**Passage**.
----------------

In this task, You’ll now develop a simple Nextflow pipeline based on the first version of the step1_wf.smk Snakemake file you worked with (Day 2, Part 3.I). This pipeline preprocesses a sample metadata file using a Python script.

This version is intentionally kept simple: it’s not yet generalized and doesn’t make use of modular pipeline features. We’ll start here and gradually build toward a more flexible and reproducible workflow. Here’s what the original Snakemake pipeline looked like:

step1_wf.smk
rule preprocess:
  input:
    "/work/HPCLab_workshop/data/samples_EB.tsv"
  output:
    "results/samples_EB_cleaned.tsv"
  shell:
    """
    python scripts/preprocess.py {input} {output}
    """
Instructions

In your Nextflow version:

  • Open the Nextflow script you just created, step1.nf, and make sure it mirrors the logic of the Snakemake version.

  • Set the HOME environment variable in your terminal to your project directory (e.g., export HOME=/work/<YourNameSurname#xxxx>/hpclab/nf-pipes).

  • Define pipeline parameters at the top of the script. These variables help make the workflow more reusable later on:

    • Use params.input_dir to define the location of the input files, pointing to the shared input data directory (/shared/HPCLab_workshop).
    • Use params.output_dir to define where the results should be saved. Use your project directory for outputs (e.g., ${HOME}/results).
  • Write a single process, named PREPROCESS, to run the Python script:

    • Use input: to read samples_EB.tsv
    • Use output: to declare samples_EB_cleaned.tsv
    • Use publishDir to copy the output file to your results directory. publishDir makes your output files easier to locate by copying them to a defined location. It also ensures outputs are not buried in .nextflow folders.
  • Use a hardcoded path to the Python script for now: /work/<YourPersonalDrive>/hpclab/scripts/preprocess.py

  • Use the conda profile to manage the software environment for your pipeline. Among other options, you can include the conda environment within a process itself or specify it from the command line using the --with-conda flag, or use a config file to define it. We recommend specifying it via the command line (--with-conda) and incorporating the environment within the process in the next exercise, once the pipeline is working.

  • Take a look inside work directory and explore some of the files (e.g. .command.sh and .command.log). Did Nextflow execute the command you expected?

----------------

**Short task 1**.
Decide whether each statement below agrees with the Nextflow exercise text. For each, answer yes or no and quote the words from the text that settle it.
(a) The first version of the pipeline uses modular pipeline features.
(b) The single process that runs the Python script is to be called PREPROCESS.
(c) publishDir places output files inside .nextflow folders.
**Short task 2**. Write the next part of the Nextflow exercise text, starting after its final instruction about the work directory.

Recorded data:
----------------

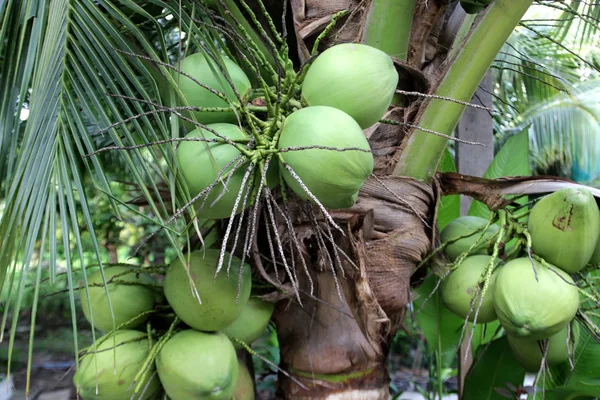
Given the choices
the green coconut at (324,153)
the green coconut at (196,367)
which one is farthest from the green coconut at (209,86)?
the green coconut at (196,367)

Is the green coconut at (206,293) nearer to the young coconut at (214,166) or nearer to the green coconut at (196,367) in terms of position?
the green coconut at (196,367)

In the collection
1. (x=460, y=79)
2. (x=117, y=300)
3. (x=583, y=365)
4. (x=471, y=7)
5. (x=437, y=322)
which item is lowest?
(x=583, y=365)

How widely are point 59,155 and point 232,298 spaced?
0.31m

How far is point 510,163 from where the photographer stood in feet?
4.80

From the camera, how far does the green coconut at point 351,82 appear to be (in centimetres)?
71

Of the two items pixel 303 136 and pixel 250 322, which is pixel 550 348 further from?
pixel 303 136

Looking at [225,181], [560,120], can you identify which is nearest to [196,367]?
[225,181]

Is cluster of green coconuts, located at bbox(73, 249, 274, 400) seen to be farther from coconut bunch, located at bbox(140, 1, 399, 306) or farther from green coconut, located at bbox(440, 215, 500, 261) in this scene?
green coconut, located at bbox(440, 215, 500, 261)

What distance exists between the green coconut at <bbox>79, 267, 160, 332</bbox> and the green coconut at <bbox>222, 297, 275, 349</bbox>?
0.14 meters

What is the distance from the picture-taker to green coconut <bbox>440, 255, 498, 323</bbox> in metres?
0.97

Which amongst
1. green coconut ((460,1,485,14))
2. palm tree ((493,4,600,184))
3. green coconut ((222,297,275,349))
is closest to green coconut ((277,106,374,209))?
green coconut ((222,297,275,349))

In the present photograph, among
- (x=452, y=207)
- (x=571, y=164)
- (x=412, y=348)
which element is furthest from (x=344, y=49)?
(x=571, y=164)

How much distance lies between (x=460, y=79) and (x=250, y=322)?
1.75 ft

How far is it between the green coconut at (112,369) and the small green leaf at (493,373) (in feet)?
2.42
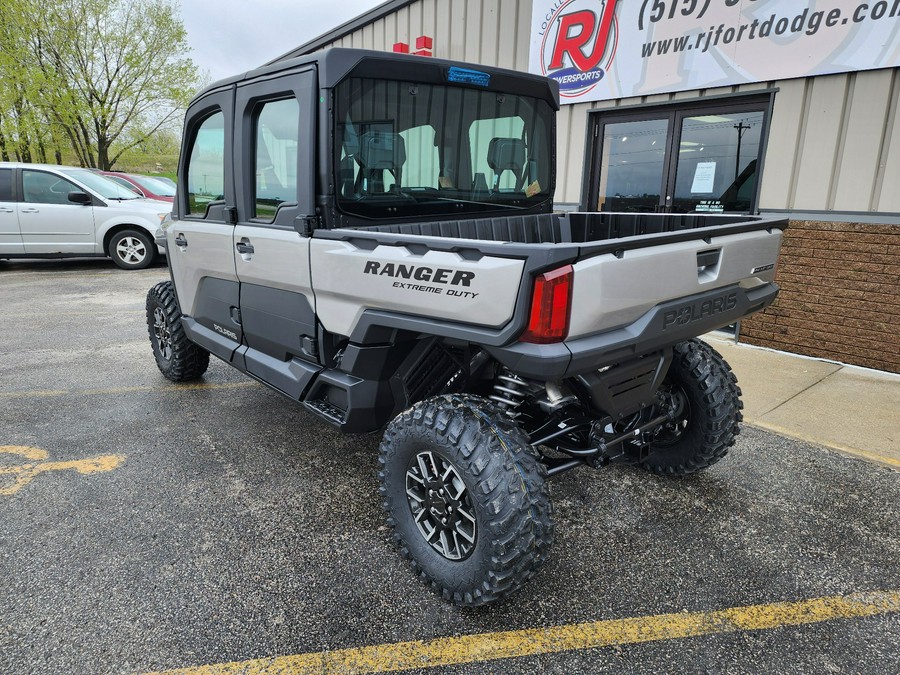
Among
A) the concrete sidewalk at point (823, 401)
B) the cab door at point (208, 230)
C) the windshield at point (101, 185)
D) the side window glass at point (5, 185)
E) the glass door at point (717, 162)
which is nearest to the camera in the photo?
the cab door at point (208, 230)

----------------

**Final answer 1**.
(a) No: "it’s not yet generalized and doesn’t make use of modular pipeline features"
(b) Yes: "Write a single process, named PREPROCESS, to run the Python script"
(c) No: "It also ensures outputs are not buried in .nextflow folders."

**Final answer 2**.
  • The structure of the pipeline should look like:

    step1.nf
      process STEP_NAME {
        publishDir OUTPUT_LOCATION, mode: 'copy'
    
        input:
            path some_input
    
        output:
            path some_output
    
        script:
        """
        some_command $some_input $some_output
        """
      }
    
      workflow {
          Channel.fromPath() 
          STEP_NAME()
      }
Why publishDir and mode copy?

The file publishing method. Can be one of the following values:

  • ‘copy’: Copies the output files into the publish directory.
  • ‘copyNoFollow’: Copies the output files into the publish directory without following symlinks ie. copies the links themselves.
  • ‘link’: Creates a hard link in the publish directory for each output file.
  • ‘move’: Moves the output files into the publish directory. Note: this is only supposed to be used for a terminal process i.e. a process whose output is not consumed by any other downstream process.
  • ‘rellink’: Creates a relative symbolic link in the publish directory for each output file.
  • ‘symlink’: Creates an absolute symbolic link in the publish directory for each output file (default).

You’ll also need a Nextflow config file. While simple pipelines may work with just default settings, more complex pipelines typically define one or more config files to separate concerns, such as:

  • Resource definitions (e.g., cpus, memory, time)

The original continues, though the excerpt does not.